I also realize I'm a pretty sensitive dude so it could really just be me reading too much into this stuff. I'm just really frustrated since I've been extremely lonely for almost 10 years (and I relapsed too lmao). I'm really scared though, man. The best way to describe this feeling is that of being "stuck". Like, where is the fluidity in my life? I fucking hate it. In my life, I was only particularly joyful when I was a child, and for a very brief time when I was 18 years old and got on anti-depressants for a few months. It was such a short time in my life but I have never been happier ever since. Everything was fluid, I could do whatever it was I put my mind to and magnificently. I could focus extremely well too. Haven't really felt right ever since. I pretty much have nothing positive to say whenever I'm on this website. No one really knows how much anguish I am in. I have seen so much changes in the 8 years since I was 18, but I don't know if I've ever really changed.

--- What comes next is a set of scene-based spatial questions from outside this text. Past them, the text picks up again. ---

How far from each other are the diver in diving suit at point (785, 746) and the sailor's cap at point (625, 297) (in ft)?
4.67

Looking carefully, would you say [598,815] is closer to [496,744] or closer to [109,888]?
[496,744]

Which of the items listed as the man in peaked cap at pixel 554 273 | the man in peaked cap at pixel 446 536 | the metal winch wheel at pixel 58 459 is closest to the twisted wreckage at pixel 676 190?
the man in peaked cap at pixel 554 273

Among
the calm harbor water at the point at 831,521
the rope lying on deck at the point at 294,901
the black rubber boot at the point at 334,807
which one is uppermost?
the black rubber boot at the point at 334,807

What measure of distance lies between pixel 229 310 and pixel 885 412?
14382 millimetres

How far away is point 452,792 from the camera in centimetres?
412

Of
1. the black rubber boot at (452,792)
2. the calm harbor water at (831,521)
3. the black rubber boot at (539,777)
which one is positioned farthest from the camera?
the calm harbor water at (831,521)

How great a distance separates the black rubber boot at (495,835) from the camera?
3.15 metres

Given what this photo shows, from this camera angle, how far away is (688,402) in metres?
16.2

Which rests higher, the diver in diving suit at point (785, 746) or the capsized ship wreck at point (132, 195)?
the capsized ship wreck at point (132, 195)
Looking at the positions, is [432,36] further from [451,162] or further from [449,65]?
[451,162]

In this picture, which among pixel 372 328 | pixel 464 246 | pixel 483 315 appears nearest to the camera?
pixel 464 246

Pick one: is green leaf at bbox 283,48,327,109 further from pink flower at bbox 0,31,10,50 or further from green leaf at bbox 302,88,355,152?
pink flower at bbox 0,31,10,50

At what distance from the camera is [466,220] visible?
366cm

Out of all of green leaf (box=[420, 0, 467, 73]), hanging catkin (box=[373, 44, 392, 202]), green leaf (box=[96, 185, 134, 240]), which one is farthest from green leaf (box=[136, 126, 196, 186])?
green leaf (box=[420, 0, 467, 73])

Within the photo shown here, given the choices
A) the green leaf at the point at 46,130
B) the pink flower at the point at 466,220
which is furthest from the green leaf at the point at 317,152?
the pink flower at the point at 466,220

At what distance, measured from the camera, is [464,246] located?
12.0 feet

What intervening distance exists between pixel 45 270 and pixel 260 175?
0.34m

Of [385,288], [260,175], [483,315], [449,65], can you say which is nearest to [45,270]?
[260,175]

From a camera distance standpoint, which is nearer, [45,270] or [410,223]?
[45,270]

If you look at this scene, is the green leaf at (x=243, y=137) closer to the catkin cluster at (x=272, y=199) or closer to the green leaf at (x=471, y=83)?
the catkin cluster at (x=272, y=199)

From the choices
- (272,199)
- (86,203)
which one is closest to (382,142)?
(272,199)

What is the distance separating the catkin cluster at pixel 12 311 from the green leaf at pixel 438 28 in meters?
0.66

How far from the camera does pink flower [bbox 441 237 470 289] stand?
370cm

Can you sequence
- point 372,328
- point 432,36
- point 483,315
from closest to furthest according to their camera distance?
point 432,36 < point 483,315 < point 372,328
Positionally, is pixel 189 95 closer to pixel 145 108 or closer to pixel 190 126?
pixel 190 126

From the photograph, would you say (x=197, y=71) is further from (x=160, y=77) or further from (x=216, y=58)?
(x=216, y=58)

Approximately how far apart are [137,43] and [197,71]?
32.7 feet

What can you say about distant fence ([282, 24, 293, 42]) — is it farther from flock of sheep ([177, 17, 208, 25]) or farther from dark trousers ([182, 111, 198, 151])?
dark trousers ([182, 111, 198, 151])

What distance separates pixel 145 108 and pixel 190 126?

I'm a lot stronger mentally though, I feel. See, though this post is all doom and gloom, I have experienced moments of peace in my life, however -- like not feeling depressed at all, but not feeling nothing. And not in a bad way either. I have missed out a lot in my life so far. I thought certain things were pressing, but repeatedly I've seen people who survived/got over things that I thought were serious. Maybe I'm just built different, though. My childhood was cultivated in an environment of fear and I don't blame my parents for it because they were just trying their best with the lack of knowledge they had with me being their first child in a country they weren't from. I'm really trying to grow past my insecurities, but sometimes I really feel like it's hopeless. I also don't know what it feels like to love another person aside from my close friends and parents. But in regards to relationships, there's nothing there.
I'm pretty empty inside, but on the outside I'm all smiles.
Gonna re-browse my entire Journal soon -- there's a lot of people I need to check up on.